CONSIGNES:
1) D’après l’article sur l’exposition Duchamp au Centre Pompidou, qui a réalisé la réplique du Grand Verre présentée en fin de visite, et en quelle année ?
2) Relevez tous les courants dans lesquels, selon l’article sur l’exposition Duchamp au Centre Pompidou, l’artiste puise dans l’air du temps.
3) Rédigez la suite de l’article sur l’exposition Duchamp au Centre Pompidou, en reprenant après sa dernière phrase.

TEXTE SUPPORT:
Marcel Duchamp recadré à Paris

Duchamp en peinture

Le Centre Pompidou relit la carrière du père du ready-made à l’aune du pictural. Après s’être essayé à une multiplicité de styles, il concentre dans sa peinture ses recherches sur la machine, l’optique et l’érotique

Par Frédéric Bonnet · Le Journal des Arts

Le 14 octobre 2014 - 762 mots

Marcel Duchamp aimait et pratiquait la peinture… Le Centre Pompidou en fait la démonstration avec une exposition qui lève le voile sur les questionnements de l’artiste avant le tournant décisif qui aboutit au Grand Verre. Fauvisme, cubisme, expressionnisme ou encore symbolisme, Duchamp puise dans l’air du temps, avant de le révolutionner.

PARIS - Ainsi donc le grand Marcel n’était pas le fossoyeur de la peinture qui nous fut si souvent présenté, mais à l’inverse le défenseur d’une pratique par trop minimisée par nombre de ses exégètes ! Voilà la thèse, séduisante, même si, de prime abord, elle peut donner le sentiment de vouloir faire rentrer dans le rang un esprit frondeur, étayée au Centre Pompidou, à Paris, par l’exposition « Marcel Duchamp. La peinture, même ».

Du Duchamp peintre la postérité n’a le plus souvent retenu que les remarquables expérimentations « cubo-futuristes », Jeune homme triste dans un train (1911-1912) et Nu descendant un escalier no 2 (1912), lesquelles, si elles lui attirèrent les foudres des cubistes, firent son succès aux États-Unis, et La Mariée mise à nu par ses célibataires, même (1915-1923), plus connue sous le titre Le Grand verre, dont une réplique réalisée par Ulf Linde en 1991 – qui en avait déjà confectionné une signée par le maître en 1961 – clôt la visite. L’une des œuvres du XXe siècle parmi les plus commentées se pose ainsi comme l’aboutissement d’un questionnement qui serait central et constant chez l’artiste.

DONNÉES ÉTUDIÉES:
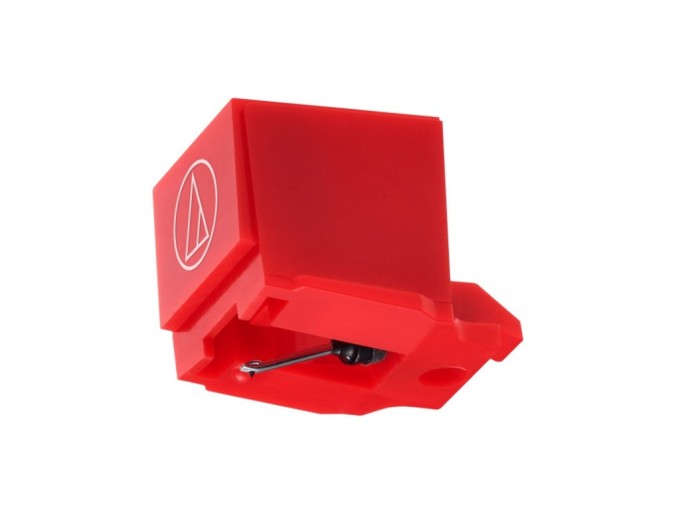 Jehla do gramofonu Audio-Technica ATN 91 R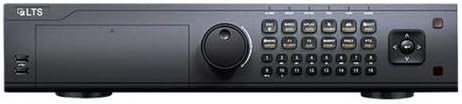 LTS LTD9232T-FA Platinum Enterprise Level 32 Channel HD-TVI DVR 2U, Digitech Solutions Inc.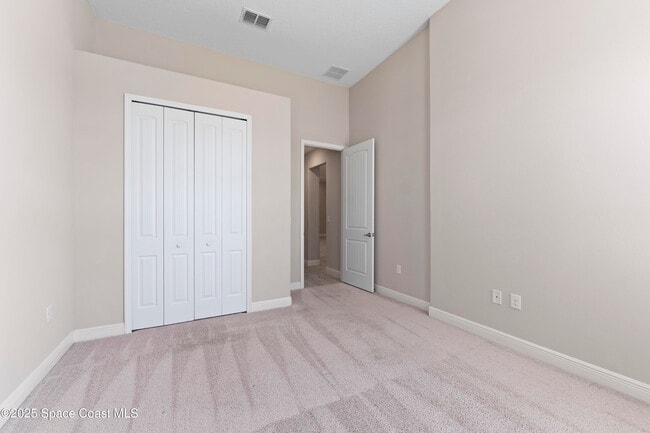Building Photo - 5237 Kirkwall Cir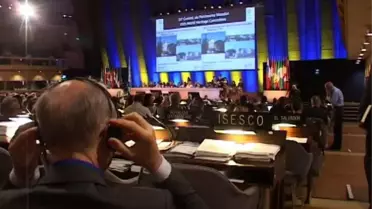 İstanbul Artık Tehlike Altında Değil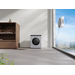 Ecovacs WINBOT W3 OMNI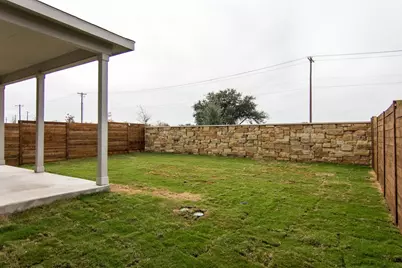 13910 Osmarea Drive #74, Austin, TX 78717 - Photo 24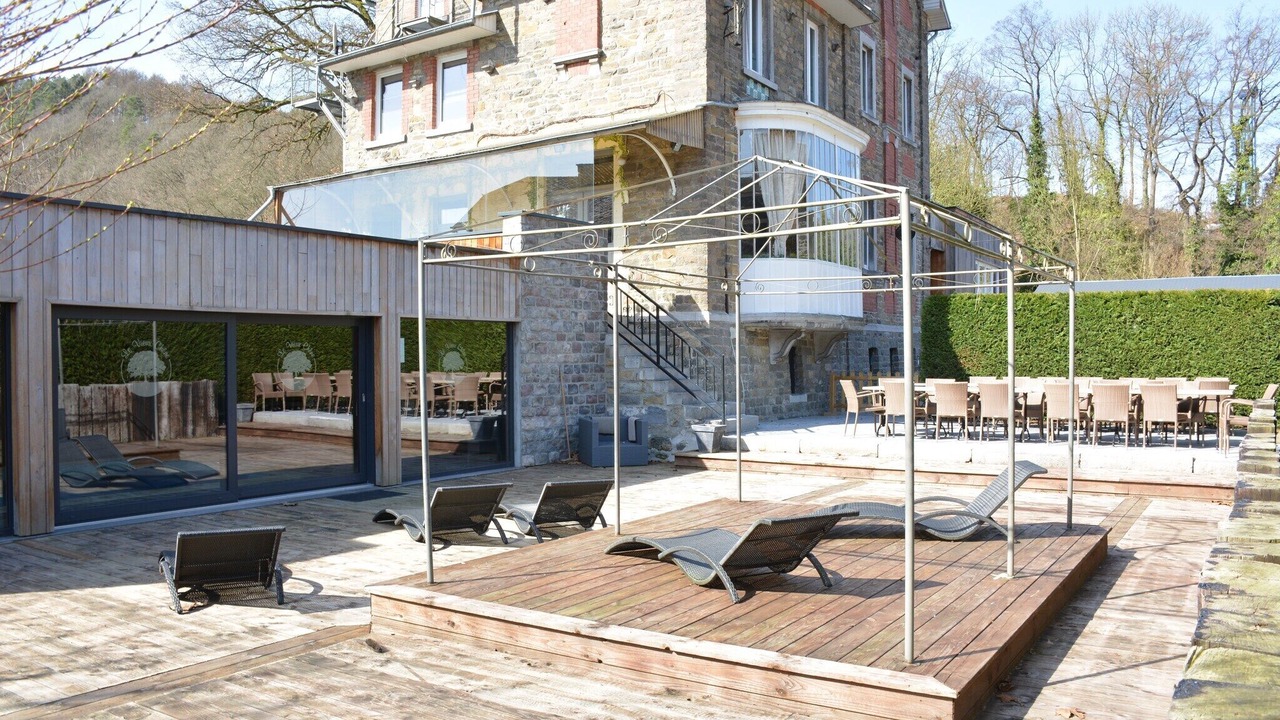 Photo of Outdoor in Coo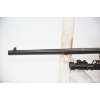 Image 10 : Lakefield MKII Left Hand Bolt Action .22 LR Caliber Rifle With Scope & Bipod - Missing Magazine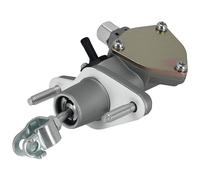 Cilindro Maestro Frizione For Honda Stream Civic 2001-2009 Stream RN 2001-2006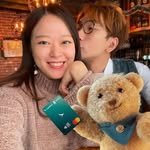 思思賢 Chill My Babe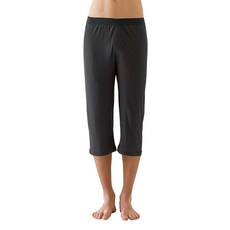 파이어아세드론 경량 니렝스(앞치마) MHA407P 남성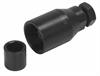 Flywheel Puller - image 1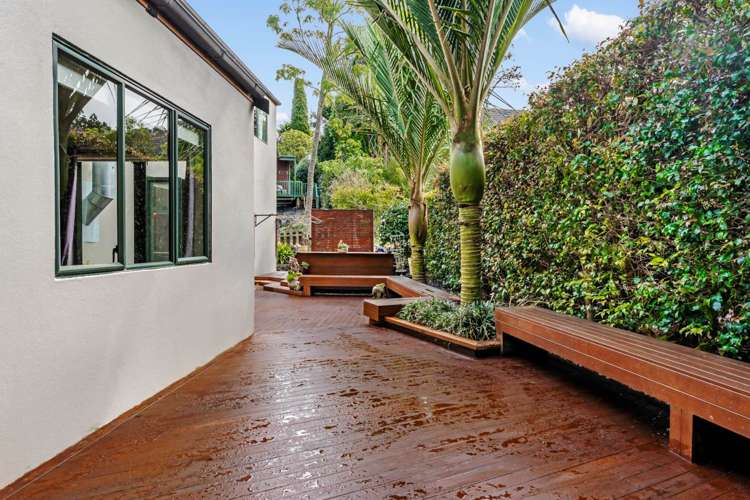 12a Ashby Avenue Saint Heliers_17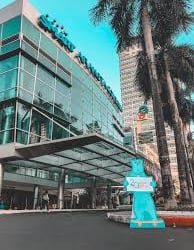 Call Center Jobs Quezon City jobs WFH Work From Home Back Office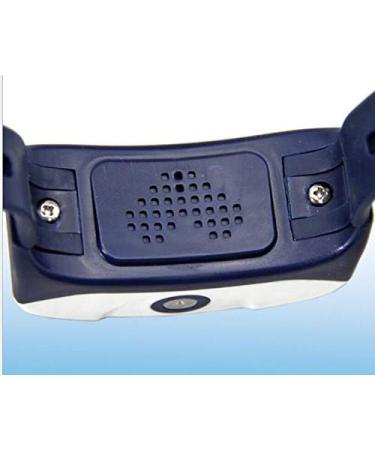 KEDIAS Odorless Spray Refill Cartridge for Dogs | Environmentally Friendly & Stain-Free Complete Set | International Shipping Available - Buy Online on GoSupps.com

RÉPONSES PAR CONSIGNE:
1) Ulf Linde, en 1991.

2) Fauvisme, cubisme, expressionnisme, symbolisme.

3)
Peintures en boîte
Habilement, la première salle indique cette constance de préoccupation en regroupant des travaux aussi divers que la célébrissime Joconde moustachue (L.H.O.O.Q., 1919), une Boîte-en-valise (1935-1941) contenant notamment des images de certaines de ses peintures et qui, selon des propos tenus par l’artiste en 1955, lui servit à « reproduire les tableaux qu’[il] aimai[t] tellement », mais également une série de lithographies tardives (1968) inspirées par Ingres, Courbet ou Cranach.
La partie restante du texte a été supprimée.